В книге содержатся упоминания организаций, включенных в:

(1) Перечень иностранных и международных неправительственных организаций, деятельность которых признана нежелательной на территории Российской Федерации: Yale University;

(2) Перечень общественных объединений и религиозных организаций, в отношении которых судом принято вступившее в законную силу решение о ликвидации или запрете деятельности по основаниям, предусмотренным Федеральным законом от 25.07.2002 № 14-ФЗ «О противодействии экстремистской деятельности»: холдинговая компания Meta Platforms Inc. по реализации продуктов социальных сетей Facebook и Instagram;

(3) Единый федеральный список организаций, в том числе иностранных и международных организаций, признанных в соответствии с законодательством Российской Федерации террористическими: Исламское Государство Ирака и Леванта.


Перевод с английского Анны Лаврик

© Kate Manne, 2017

© Издательство Института Гайдара, 2025

* * *

Моисей описует жену так: «В самом начале, – говорит он, – женщина была сотворена как помощник мужчине». И воистину так, ибо помогает она растрачивать и употреблять то, что мужчина с великим трудом добывает. Он также говорит, что жена была создана из ребра мужа, и это явствует из ее своенравной натуры; ведь ребро – вещь кривая, ни на что больше негодная. Так и жены по природе своей кривы, ибо малейший повод приводит их в ярость.

# ДАННЫЕ
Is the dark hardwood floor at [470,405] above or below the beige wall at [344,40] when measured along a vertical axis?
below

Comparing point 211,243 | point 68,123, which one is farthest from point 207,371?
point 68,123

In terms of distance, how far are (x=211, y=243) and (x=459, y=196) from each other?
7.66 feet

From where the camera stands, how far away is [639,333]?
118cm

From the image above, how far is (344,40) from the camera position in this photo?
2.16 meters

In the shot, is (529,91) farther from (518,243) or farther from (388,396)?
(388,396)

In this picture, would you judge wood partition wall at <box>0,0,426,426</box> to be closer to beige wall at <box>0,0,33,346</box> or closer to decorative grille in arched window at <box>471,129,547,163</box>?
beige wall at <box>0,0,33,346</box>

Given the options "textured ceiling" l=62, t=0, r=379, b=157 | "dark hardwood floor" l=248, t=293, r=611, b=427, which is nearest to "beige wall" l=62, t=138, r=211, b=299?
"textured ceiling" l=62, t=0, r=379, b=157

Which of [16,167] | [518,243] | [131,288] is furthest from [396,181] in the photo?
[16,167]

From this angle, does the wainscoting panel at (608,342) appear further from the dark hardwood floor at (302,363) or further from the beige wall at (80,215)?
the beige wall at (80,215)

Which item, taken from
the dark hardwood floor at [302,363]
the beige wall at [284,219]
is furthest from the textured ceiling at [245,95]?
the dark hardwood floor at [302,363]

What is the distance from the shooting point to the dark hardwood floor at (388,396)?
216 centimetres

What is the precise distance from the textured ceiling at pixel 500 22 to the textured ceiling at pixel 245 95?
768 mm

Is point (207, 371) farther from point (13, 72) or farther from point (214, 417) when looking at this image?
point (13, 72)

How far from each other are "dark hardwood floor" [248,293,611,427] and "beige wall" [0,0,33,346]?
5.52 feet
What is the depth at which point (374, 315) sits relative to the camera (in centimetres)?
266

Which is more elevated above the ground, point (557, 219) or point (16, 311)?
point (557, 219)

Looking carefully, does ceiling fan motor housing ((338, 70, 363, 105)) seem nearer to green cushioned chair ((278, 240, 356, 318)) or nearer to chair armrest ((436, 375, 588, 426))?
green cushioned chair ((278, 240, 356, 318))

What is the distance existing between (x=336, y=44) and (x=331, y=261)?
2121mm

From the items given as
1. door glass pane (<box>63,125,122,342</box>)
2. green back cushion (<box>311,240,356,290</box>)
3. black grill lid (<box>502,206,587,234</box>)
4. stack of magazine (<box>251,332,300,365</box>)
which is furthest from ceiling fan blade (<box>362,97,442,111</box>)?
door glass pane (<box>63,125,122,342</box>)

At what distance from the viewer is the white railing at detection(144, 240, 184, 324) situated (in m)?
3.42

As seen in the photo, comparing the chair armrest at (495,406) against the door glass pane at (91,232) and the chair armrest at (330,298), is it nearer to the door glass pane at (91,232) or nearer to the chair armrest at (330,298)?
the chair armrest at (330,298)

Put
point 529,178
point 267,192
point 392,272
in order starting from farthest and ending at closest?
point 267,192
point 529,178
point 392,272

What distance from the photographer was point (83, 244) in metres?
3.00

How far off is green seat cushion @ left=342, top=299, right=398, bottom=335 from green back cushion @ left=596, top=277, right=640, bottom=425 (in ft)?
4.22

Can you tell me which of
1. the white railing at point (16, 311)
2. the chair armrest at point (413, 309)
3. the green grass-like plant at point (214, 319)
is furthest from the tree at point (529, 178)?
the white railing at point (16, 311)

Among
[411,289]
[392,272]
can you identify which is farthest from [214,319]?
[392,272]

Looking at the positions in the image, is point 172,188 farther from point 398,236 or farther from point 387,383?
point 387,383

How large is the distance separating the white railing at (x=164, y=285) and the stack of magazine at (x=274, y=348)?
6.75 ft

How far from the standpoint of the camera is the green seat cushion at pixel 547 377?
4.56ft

# ЗАДАНИЯ
a. Ответьте по фрагменту книги на вопросы:
(i) Кто перевел книгу и с какого языка?
(ii) Какое издательство указано рядом с 2025 годом?
(iii) Из чего, согласно цитате из Моисея, была создана жена?
b. Пожалуйста, определите, соответствуют ли фрагменту книги следующие утверждения. К каждому ответу «да» или «нет» приведите точную цитату, которая это решает.
(i) Yale University входит в перечень организаций, деятельность которых признана нежелательной на территории России.
(ii) Авторское право Kate Manne обозначено 2025 годом.
(iii) Федеральный закон «О противодействии экстремистской деятельности» принят 25.07.2002.

# ОТВЕТЫ ПО ЗАДАНИЯМ
a.
(i) Анна Лаврик, с английского.
(ii) Издательство Института Гайдара.
(iii) Из ребра мужа.

b.
(i) Да: «деятельность которых признана нежелательной на территории Российской Федерации: Yale University».
(ii) Нет: «© Kate Manne, 2017».
(iii) Да: «Федеральным законом от 25.07.2002 № 14-ФЗ».